What the article misses however, is that individuals play a leading role in their own poor financial outcomes. It takes both a self-interested, sales rep and gullible, greedy, misinformed or undisciplined clients to enable destructive financial plans and execution.

In this article, the ex-RBC client Black, is set up for disappointment and frustration from inception by virtue of his own insufficient savings and unreasonable expectations about what returns he can safely earn, and when he can afford to retire (he has no pension).  Black makes the classic error of believing he can retire because he has “worked for 35 years”.  Years in the work force is not the test here folks!!  The test is:

    1. what are your income needs for retirement?
    2. how much savings have you accumulated to date?
    3. what income can your savings safely produce, without unduly risking the capital, given currently available yields?

When current yields on GIC’s, CD’s and government bonds are yielding less than 2%, rental incomes are increasingly negative, corporate debt and equities are dramatically over-priced and yielding very little in exchange for high capital risk, then we have to factor the reality of the environment into our financial plans.

We don’t get to put ourselves in different public markets.  We can’t pay higher fees to a sales person and expect that will somehow magically make our savings produce more safe income. To the contrary–paying higher fees in this environment is most likely to have the opposite effect–more risk, capital losses and even lower returns over time.  And this is all before we even get into the next bear market which is likely to remove anywhere from -25 to 55% from currently egregious asset prices.  This is not true because I say so, this is true because it is the math we all face in our present market cycle and current asset valuations.

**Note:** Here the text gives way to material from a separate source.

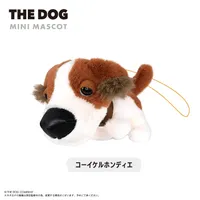 MAX LIMITED THE DOG Plush Toy Mascot BLIND BOX - THE DOG - photo 5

One million dollars in this environment, without unreasonable capital risk, can safely produce 1 to 2% of income per year.  This will only improve, when asset prices mean revert lower so as to produce higher income yields with much less capital risk.  Until that happens, signing up with sales firms who say you can retire now, or produce returns that are 2, 3 or 4 times the rate of available yields, is pure folly and willful blindness.

Those who can see truth and control their financial choices and behavior accordingly, will earn much better returns ahead.  Those who cannot however, will earn the usual fate of undisciplined financial behavior:  lost money, lost time, insufficient capital and psychological anguish. Bad returns indeed.